Copy out word for word the data from the line holding "In the group" through the end of the data, both ends included. Leave the pictures out of your copy.

[START OF EXERCISE DATA]

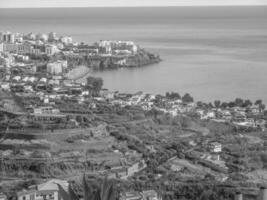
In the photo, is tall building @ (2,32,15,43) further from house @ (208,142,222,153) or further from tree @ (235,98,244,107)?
house @ (208,142,222,153)

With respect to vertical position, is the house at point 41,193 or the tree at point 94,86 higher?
the tree at point 94,86

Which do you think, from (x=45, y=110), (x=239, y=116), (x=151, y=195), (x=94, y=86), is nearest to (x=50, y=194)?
(x=151, y=195)

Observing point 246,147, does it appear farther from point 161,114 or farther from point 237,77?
point 237,77

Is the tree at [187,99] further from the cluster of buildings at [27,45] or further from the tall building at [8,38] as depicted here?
the tall building at [8,38]

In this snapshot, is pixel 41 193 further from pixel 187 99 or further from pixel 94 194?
pixel 187 99

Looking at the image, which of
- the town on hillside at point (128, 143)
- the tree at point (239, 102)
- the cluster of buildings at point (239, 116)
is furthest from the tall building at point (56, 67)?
the cluster of buildings at point (239, 116)

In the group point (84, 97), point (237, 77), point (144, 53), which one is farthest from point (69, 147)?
point (144, 53)

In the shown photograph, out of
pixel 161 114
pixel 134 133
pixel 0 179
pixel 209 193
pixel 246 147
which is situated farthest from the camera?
pixel 161 114

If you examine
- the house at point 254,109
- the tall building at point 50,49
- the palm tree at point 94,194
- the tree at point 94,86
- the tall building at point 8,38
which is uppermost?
the tall building at point 8,38
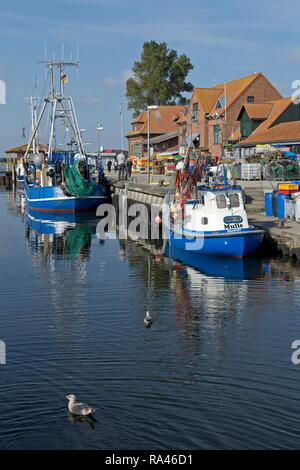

[END OF EXERCISE DATA]

== EXERCISE ANSWER ==
In the group point (84, 97), point (237, 77), point (144, 53), which one is farthest from point (69, 147)?
point (144, 53)

In the shown photograph, out of
pixel 161 114
pixel 134 133
pixel 0 179
pixel 209 193
pixel 246 147
which is situated farthest from the camera?
pixel 161 114

If you examine
- the house at point 254,109
- the tall building at point 50,49
- the palm tree at point 94,194
- the tree at point 94,86
- the tall building at point 8,38
which is uppermost?
the tall building at point 8,38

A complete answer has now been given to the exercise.